— Problem description —
Rewrite the data below, swapping "humorous comments" for "funny comments" and leaving every other line unchanged. Omit the pictures from your answer.

═══ Given records

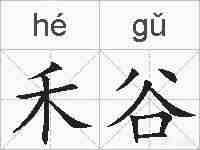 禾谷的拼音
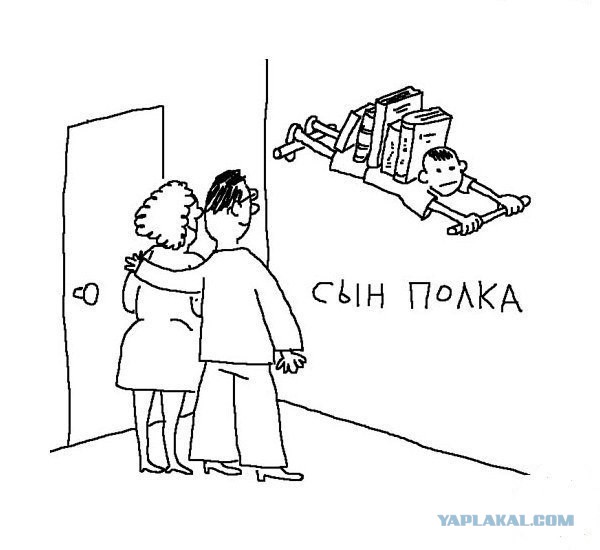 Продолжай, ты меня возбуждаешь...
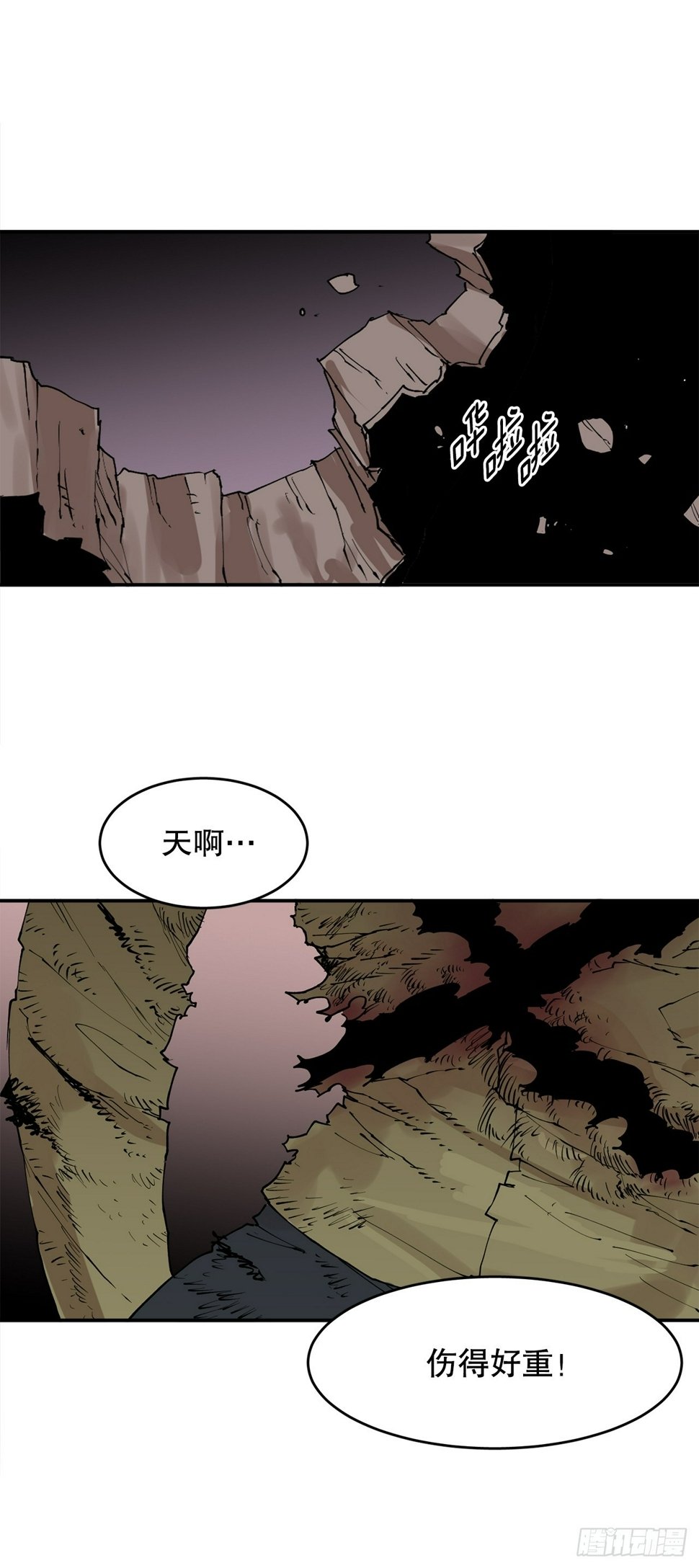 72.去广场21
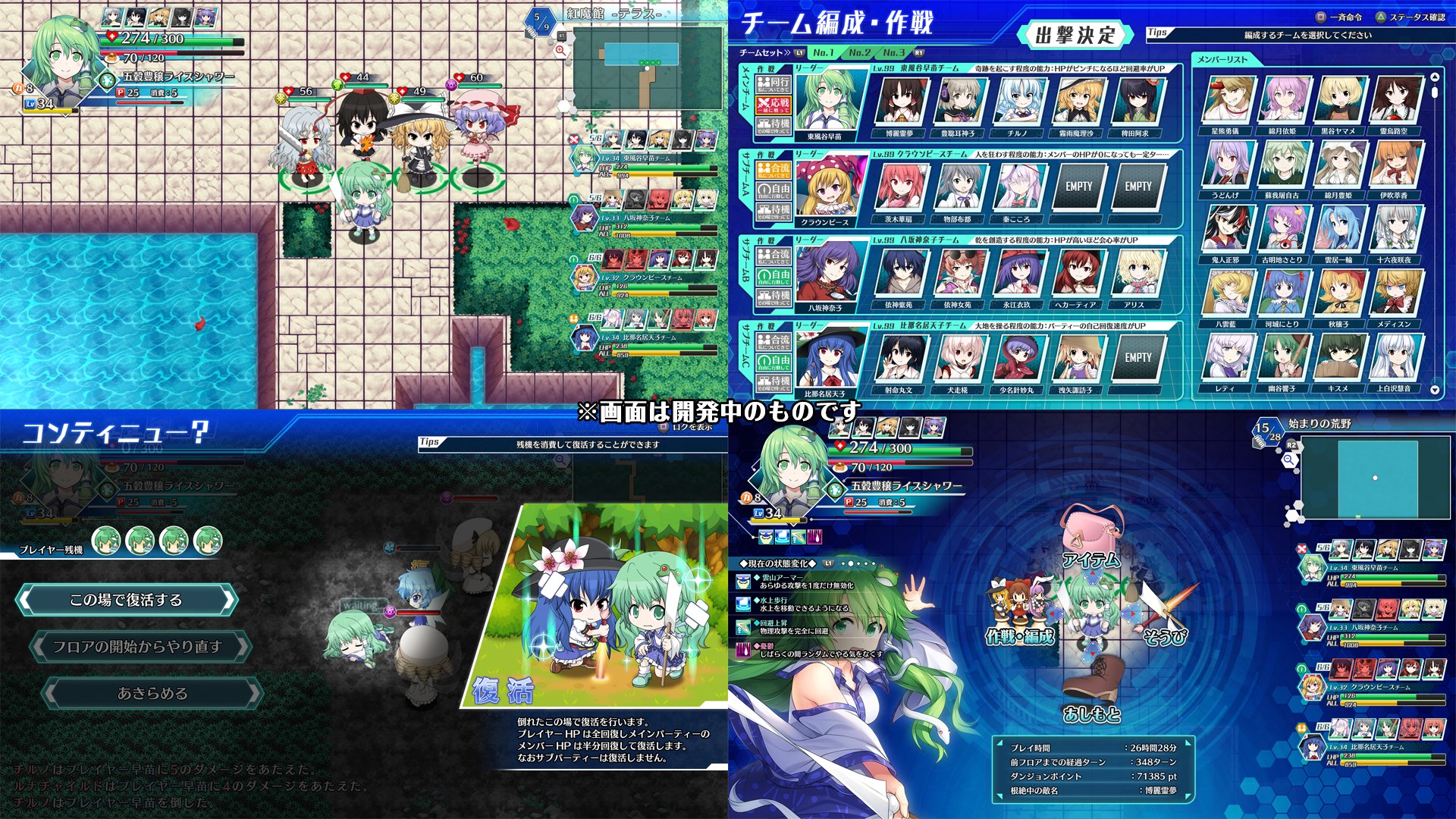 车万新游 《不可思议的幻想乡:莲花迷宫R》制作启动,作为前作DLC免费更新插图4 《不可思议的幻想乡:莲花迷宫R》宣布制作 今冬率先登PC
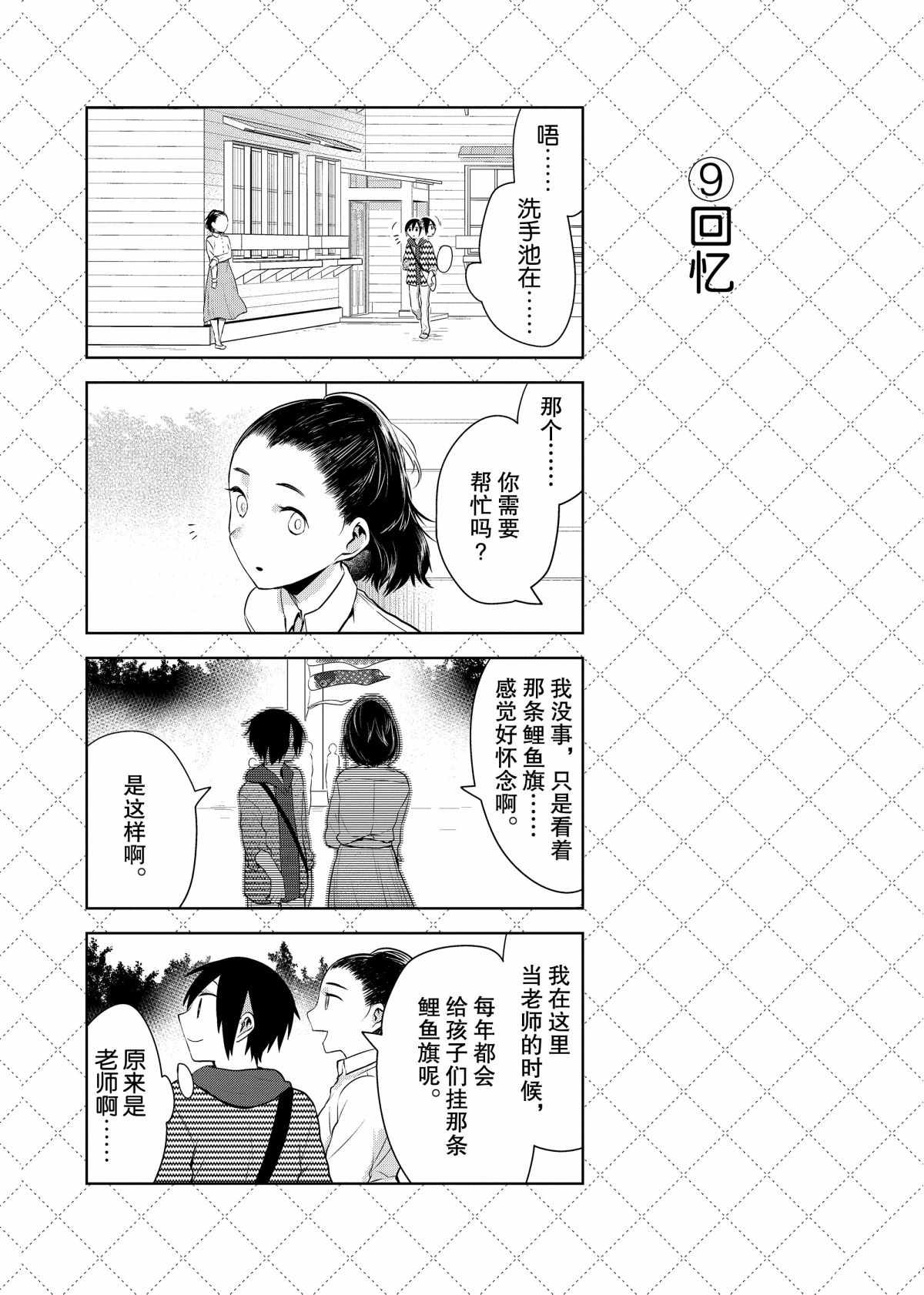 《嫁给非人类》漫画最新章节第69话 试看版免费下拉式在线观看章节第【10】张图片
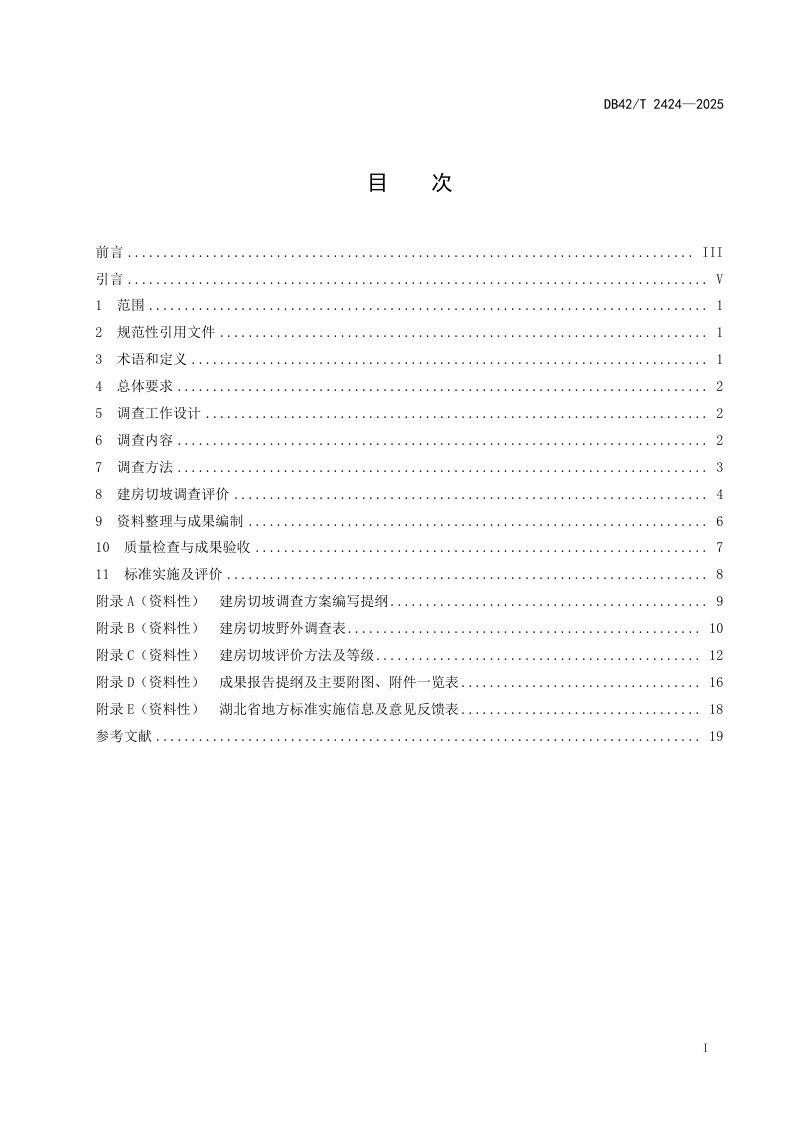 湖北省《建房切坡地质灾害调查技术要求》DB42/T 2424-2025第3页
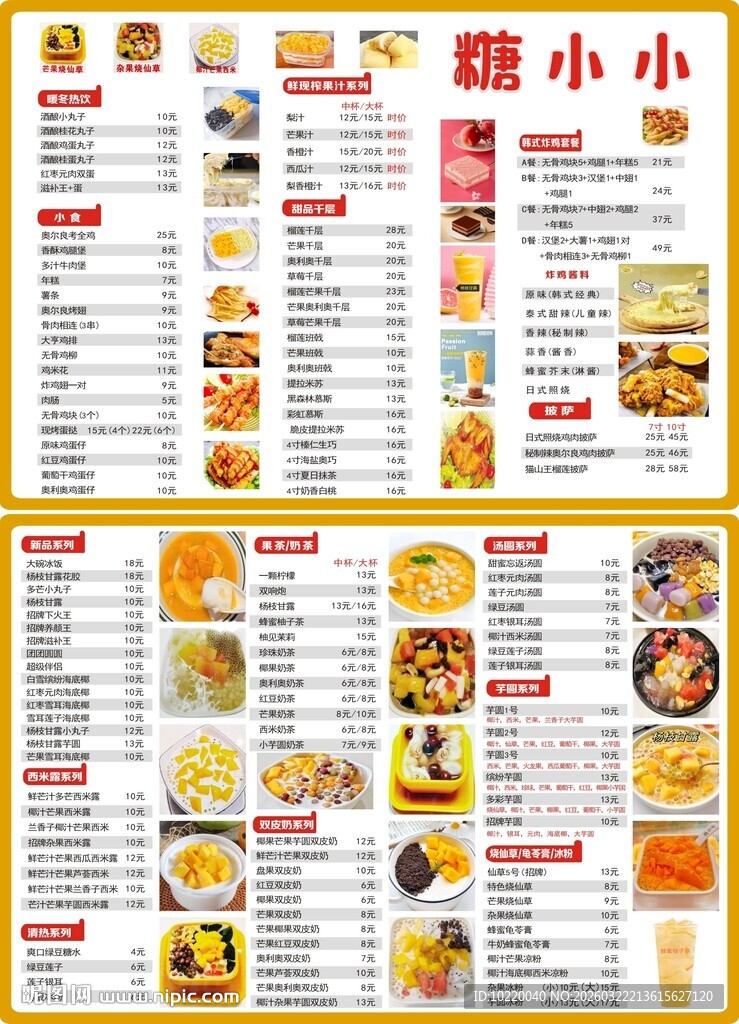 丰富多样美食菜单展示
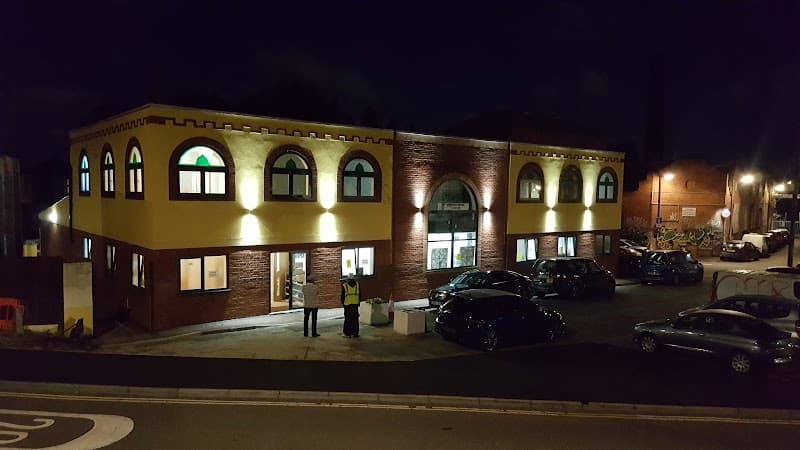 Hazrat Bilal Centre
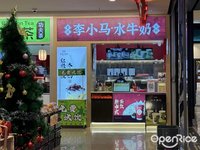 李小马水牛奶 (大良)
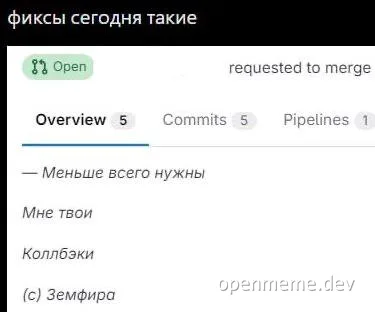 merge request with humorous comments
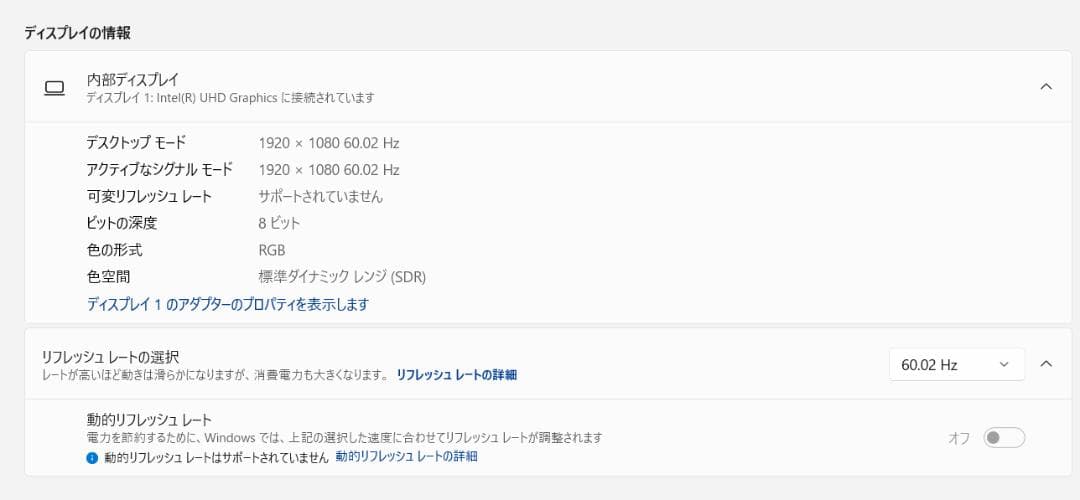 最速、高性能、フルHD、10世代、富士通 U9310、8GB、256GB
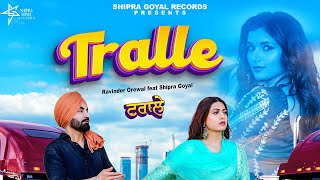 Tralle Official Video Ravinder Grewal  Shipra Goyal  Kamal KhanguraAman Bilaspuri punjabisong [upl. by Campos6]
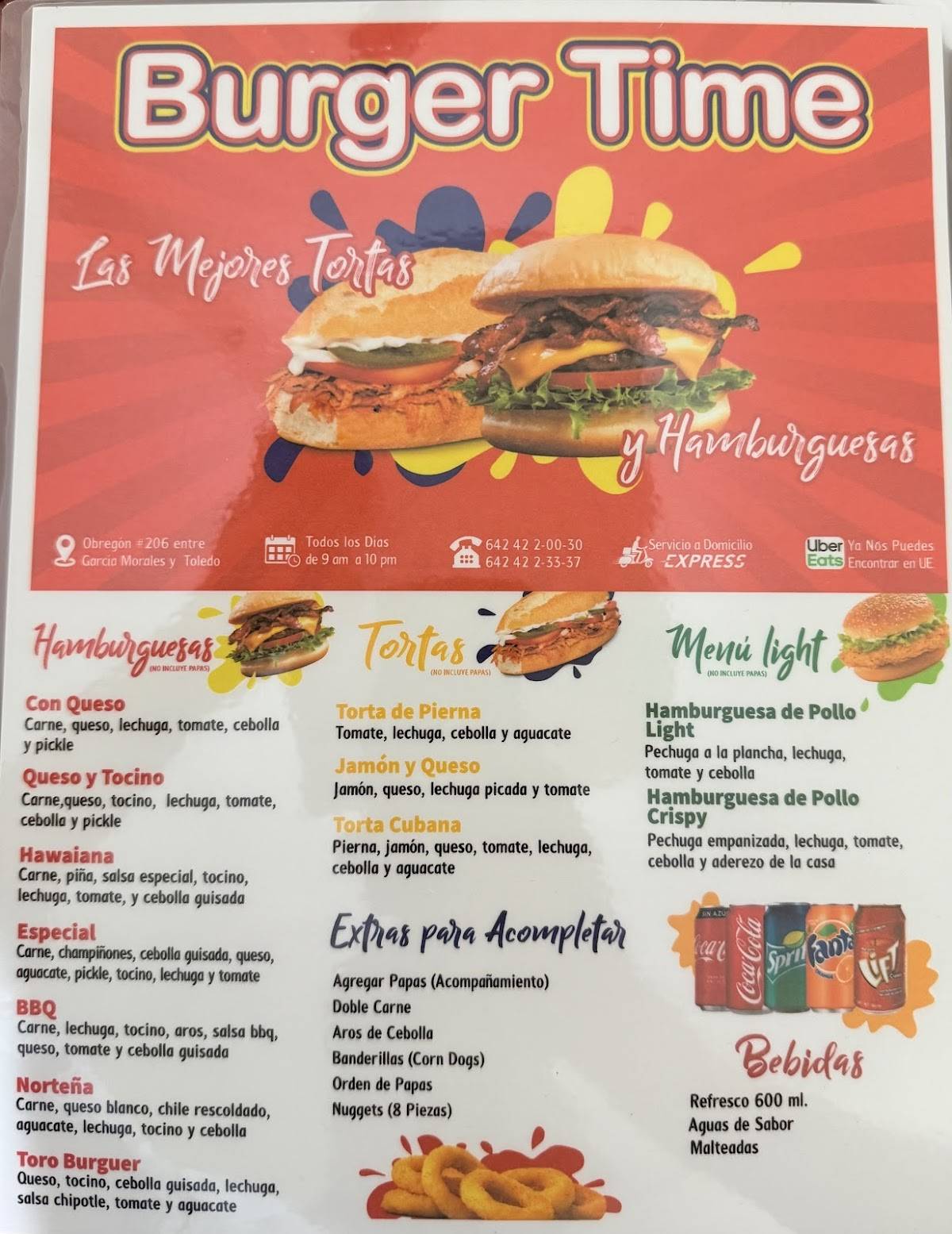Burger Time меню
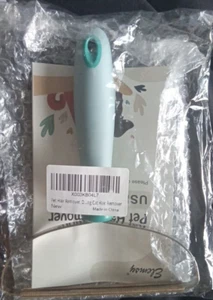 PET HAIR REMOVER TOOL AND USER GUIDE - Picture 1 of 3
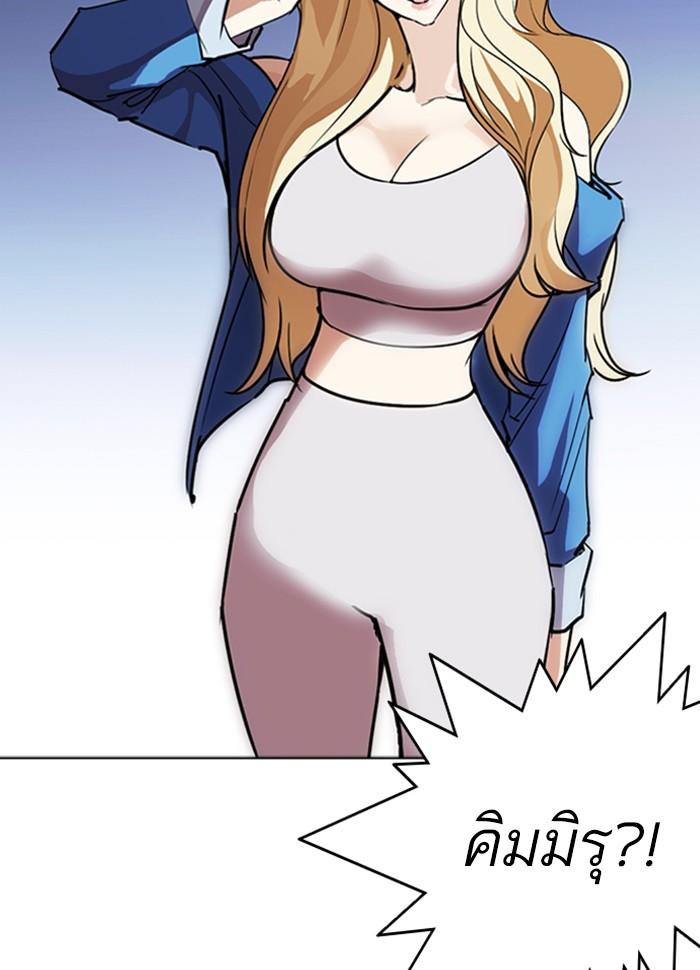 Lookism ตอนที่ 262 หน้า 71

══════

— The answer —
 禾谷的拼音
 Продолжай, ты меня возбуждаешь...
 72.去广场21
 车万新游 《不可思议的幻想乡:莲花迷宫R》制作启动,作为前作DLC免费更新插图4 《不可思议的幻想乡:莲花迷宫R》宣布制作 今冬率先登PC
 《嫁给非人类》漫画最新章节第69话 试看版免费下拉式在线观看章节第【10】张图片
 湖北省《建房切坡地质灾害调查技术要求》DB42/T 2424-2025第3页
 丰富多样美食菜单展示
 Hazrat Bilal Centre
 李小马水牛奶 (大良)
 merge request with funny comments
 最速、高性能、フルHD、10世代、富士通 U9310、8GB、256GB
 Tralle Official Video Ravinder Grewal  Shipra Goyal  Kamal KhanguraAman Bilaspuri punjabisong [upl. by Campos6]
Burger Time меню
 PET HAIR REMOVER TOOL AND USER GUIDE - Picture 1 of 3
 Lookism ตอนที่ 262 หน้า 71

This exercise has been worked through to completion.